Carry on the report about the Raspberry Pi home monitoring system from its last sentence, writing the next part in the same voice.

SOURCE TEXT:
+ + +
John ForsythReview of Objectives
The objective of
this project was the design and creation of a home monitoring system.
It has several sensors throughout the home, which measure various
quantities and report them to a Raspberry Pi. The Raspberry Pi then
presents this data on a webpage, which allows for viewing of
information on trends occurring in the home. It also functions as an
alert system that makes the user aware of any unauthorized entry to
the home or the presence of fire. In the case of fire, the system
also controls parts of the home to both unlock a door and turn on
lights.
Review of Deliverables
The deliverables
for this project included monitoring aspects of the home, control
systems for the home, hosting a website, and acting as an alert
system. The deliverables related to monitoring the home included
gathering information on light usage. As well as the air quality,
temperature, and humidity in the home. Occurrences of power outages
were also to be monitored. Detecting whether doors are open or closed
was also required. Finally, the system would also detect the presence
of smoke. The control system deliverables for the home included
engaging and disengaging an electromagnetic lock and turning on and
off lights. These controls were also to be used to cause the lights
to come on and the lock to disengage if a fire were detected. The
website was to be created to display the aspects of the home being
monitored and to display them in a user-friendly manner. Finally, the
system was to act as an alert system such the user is informed when a
door to the home opens.
Technical Implementation
The first step in creating this project was setting up the Raspberry Pi 3 B+, and ensuring that it would boot successfully. Next, the BME680 sensor was attached to the Raspberry Pi. This task required soldering female headers to the BME680, and then connecting wires from these headers to their appropriate pins on the Raspberry Pi. In order, these pins are 1,3,5, 7, and 9. These specific pins were selected as they provide the sensor both power and I2C communication with the Raspberry Pi.
A program was written in Python to read the environmental information sent from the sensor. Using Python was a learning experience throughout the entirety of this project, due to only having used it to create one program prior to undertaking this project. To read data from the sensor a Python library supplied by the manufacturers of the sensor was included in the program.
+ + +
ENTRIES PROVIDED:
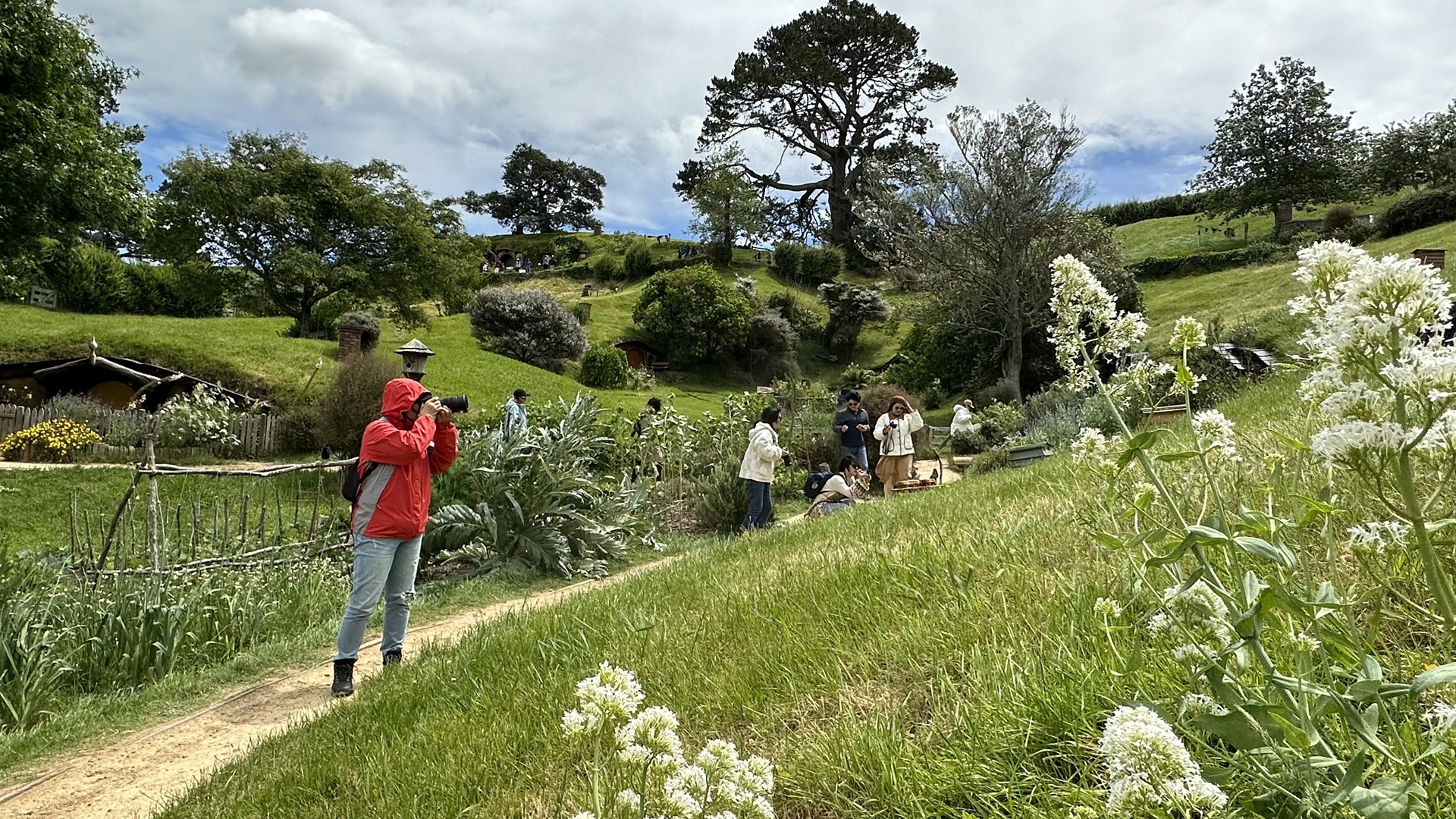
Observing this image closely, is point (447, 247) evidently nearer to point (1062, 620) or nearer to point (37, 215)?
point (37, 215)

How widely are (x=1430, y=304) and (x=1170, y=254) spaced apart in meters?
46.7

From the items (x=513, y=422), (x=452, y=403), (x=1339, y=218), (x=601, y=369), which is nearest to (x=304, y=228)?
(x=601, y=369)

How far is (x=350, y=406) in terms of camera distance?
1772cm

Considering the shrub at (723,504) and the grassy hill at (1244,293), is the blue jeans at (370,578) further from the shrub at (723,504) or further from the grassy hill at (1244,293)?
the grassy hill at (1244,293)

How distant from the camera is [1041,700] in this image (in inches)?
72.9

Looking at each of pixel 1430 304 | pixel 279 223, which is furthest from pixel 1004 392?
pixel 279 223

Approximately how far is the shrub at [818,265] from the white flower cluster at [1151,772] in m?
53.2

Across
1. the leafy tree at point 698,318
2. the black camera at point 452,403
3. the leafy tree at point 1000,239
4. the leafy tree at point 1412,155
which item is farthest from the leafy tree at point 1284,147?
the black camera at point 452,403

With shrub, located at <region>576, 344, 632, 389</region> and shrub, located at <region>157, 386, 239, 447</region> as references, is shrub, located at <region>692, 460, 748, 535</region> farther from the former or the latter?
shrub, located at <region>576, 344, 632, 389</region>

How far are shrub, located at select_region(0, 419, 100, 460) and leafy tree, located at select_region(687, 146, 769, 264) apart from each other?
1636 inches

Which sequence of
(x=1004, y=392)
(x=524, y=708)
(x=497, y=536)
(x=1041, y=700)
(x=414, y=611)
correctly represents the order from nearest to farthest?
(x=1041, y=700) → (x=524, y=708) → (x=414, y=611) → (x=497, y=536) → (x=1004, y=392)

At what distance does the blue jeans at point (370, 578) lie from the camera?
16.6 feet

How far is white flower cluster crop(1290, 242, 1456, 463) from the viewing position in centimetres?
83

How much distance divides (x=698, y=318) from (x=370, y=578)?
33.0 m
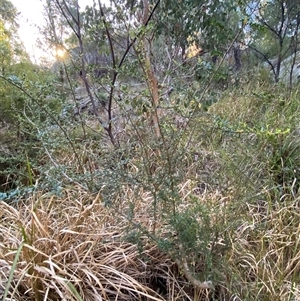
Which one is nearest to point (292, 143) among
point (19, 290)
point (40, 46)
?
point (19, 290)

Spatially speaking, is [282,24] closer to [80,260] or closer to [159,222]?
[159,222]

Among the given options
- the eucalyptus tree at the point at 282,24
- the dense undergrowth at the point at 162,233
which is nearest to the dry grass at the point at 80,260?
the dense undergrowth at the point at 162,233

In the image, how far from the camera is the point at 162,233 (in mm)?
1275

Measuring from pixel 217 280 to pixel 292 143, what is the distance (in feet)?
3.69

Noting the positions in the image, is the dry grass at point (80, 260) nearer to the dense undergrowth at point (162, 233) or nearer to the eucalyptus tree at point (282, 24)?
the dense undergrowth at point (162, 233)

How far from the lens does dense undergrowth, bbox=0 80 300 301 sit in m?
1.09

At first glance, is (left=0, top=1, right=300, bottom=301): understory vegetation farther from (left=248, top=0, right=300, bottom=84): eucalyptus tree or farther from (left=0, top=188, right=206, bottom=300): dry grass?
(left=248, top=0, right=300, bottom=84): eucalyptus tree

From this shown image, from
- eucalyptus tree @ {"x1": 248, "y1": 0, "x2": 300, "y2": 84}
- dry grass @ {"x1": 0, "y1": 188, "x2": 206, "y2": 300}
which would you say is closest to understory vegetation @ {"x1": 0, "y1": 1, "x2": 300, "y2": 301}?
dry grass @ {"x1": 0, "y1": 188, "x2": 206, "y2": 300}

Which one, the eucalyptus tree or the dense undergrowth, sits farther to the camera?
the eucalyptus tree

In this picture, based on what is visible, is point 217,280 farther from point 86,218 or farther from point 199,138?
point 199,138

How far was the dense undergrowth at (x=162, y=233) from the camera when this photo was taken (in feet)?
3.57

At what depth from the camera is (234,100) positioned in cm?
297

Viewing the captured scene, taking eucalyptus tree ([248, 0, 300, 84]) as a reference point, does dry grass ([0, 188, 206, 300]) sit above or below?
below

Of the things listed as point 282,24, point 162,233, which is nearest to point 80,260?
point 162,233
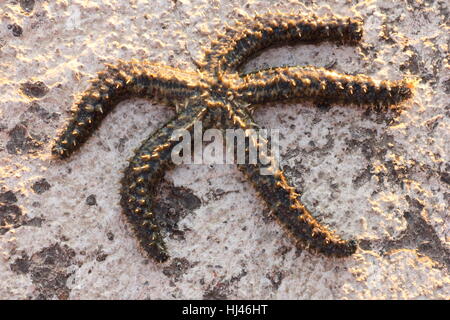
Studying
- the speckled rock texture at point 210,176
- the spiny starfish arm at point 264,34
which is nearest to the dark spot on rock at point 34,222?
the speckled rock texture at point 210,176

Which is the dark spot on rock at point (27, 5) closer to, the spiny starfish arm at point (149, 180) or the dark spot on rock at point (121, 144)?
the dark spot on rock at point (121, 144)

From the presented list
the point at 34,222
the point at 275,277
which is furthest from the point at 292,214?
the point at 34,222

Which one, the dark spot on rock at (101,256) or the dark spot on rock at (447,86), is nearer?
the dark spot on rock at (101,256)

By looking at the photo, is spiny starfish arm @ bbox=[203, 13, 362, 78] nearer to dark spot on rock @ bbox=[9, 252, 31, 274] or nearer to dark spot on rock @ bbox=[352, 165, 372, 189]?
dark spot on rock @ bbox=[352, 165, 372, 189]

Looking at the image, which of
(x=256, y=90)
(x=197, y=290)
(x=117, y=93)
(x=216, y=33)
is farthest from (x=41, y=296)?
(x=216, y=33)

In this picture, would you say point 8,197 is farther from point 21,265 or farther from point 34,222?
point 21,265

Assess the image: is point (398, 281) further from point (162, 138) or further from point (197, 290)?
point (162, 138)
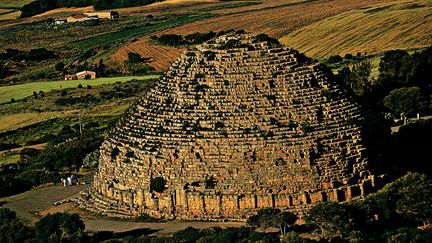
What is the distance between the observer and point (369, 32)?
10544 centimetres

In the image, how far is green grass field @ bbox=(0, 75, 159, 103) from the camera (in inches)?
4033

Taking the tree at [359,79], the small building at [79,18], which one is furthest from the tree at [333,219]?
the small building at [79,18]

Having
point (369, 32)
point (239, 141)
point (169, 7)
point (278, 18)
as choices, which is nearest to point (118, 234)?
point (239, 141)

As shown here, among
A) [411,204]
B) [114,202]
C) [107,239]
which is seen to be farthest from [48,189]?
[411,204]

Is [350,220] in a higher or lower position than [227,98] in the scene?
lower

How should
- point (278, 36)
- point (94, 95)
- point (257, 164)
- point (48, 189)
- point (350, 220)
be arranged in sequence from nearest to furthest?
point (350, 220), point (257, 164), point (48, 189), point (94, 95), point (278, 36)

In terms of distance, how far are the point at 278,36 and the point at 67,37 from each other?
46827 mm

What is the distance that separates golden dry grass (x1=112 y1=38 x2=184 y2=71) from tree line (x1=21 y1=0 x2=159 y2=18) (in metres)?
58.2

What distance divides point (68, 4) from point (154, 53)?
78.0 m

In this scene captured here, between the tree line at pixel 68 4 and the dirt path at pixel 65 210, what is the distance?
5029 inches

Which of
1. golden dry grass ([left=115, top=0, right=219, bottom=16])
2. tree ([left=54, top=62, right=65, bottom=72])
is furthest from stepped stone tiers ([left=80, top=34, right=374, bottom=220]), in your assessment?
golden dry grass ([left=115, top=0, right=219, bottom=16])

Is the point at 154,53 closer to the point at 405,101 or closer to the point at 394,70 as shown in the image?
the point at 394,70

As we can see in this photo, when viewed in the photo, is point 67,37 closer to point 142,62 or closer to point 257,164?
point 142,62

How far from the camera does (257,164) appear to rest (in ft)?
148
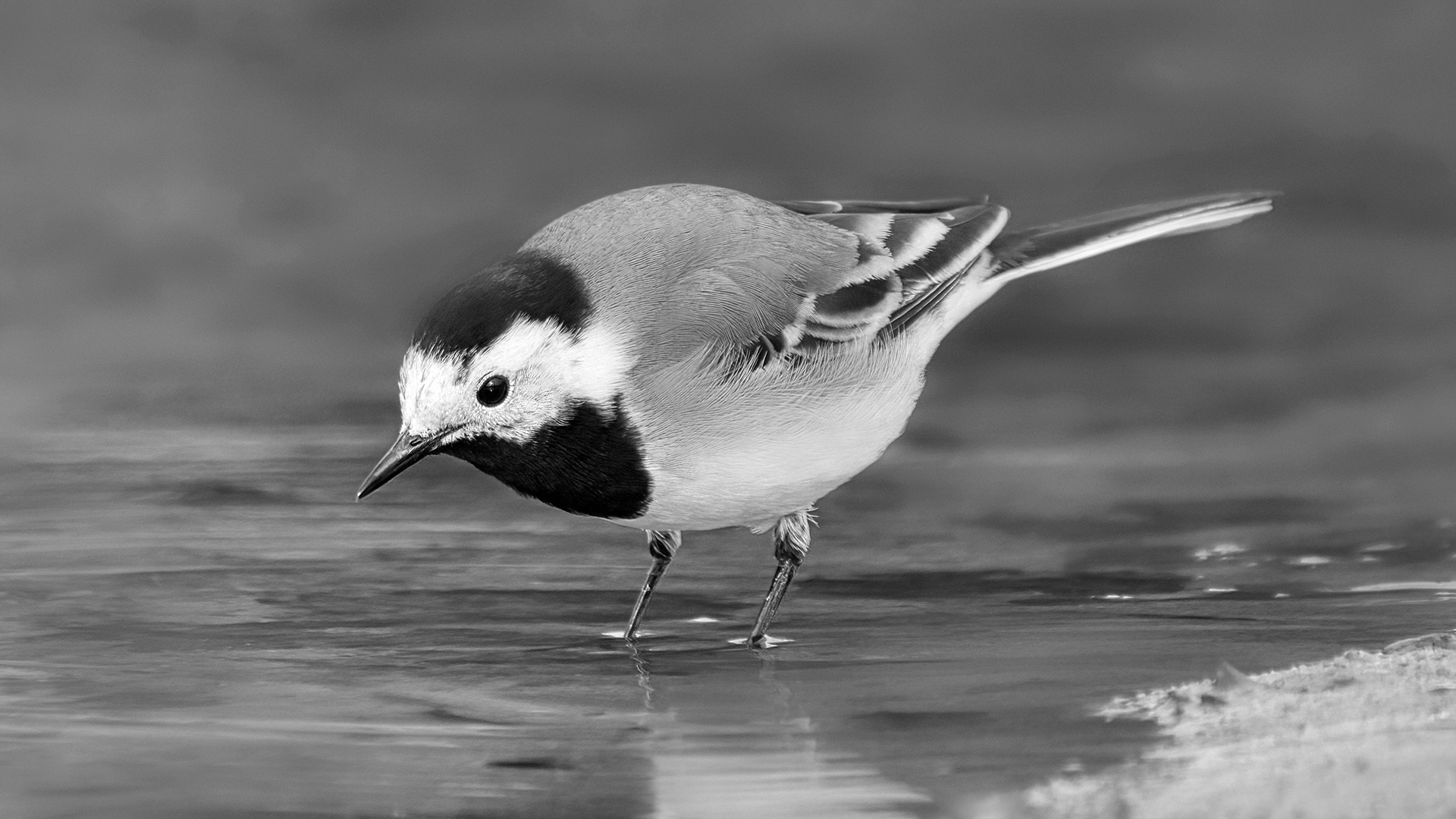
+ + +
REPLY:
Once the information could be read from the sensor, it was necessary to figure out a means of storing it in a database. MySQL was selected as the database software for this project due to its online presence and thorough documentation. MySQL was another major learning experience throughout this project. As a complete novice, it required much trial and error before the necessary level of competency was achieved to create a location for the BME680 data to be stored. Next, the Python program used to read the sensor’s information was altered so that it would send this information to the appropriate MySQL table. This was achieved through the use of a library called mysql.connector.
The next step in the project was displaying the stored environmental information on a webpage. To accomplish this, an Apache server was created on the Raspberry Pi. Luckily, its creation was far more straight forward than other aspects of this project and didn’t have a large learning curve for a complete novice. Once set up, the software broadcasted a webpage on the local network. To alter what appeared on the webpage, the Apache server’s default index file was edited. Through a combination of HTML and PHP (as well as mysqli which allows for PHP to interface with MySQL) it was possible to edit this file such that the webpage displayed the MySQL table containing the environmental information log. Although not part of the original proposal, the environmental monitoring presented on the website was expanded upon to include a secondary table which exclusively presents the current environmental status. To do this the process of creating the previous program to read from the BME680 and send the information to a unique MySQL table was repeated. However, this time the program was changed to update the MySQL table instead of adding new values. After getting this program operational further editing of the Apache server’s index file was done to display this second table.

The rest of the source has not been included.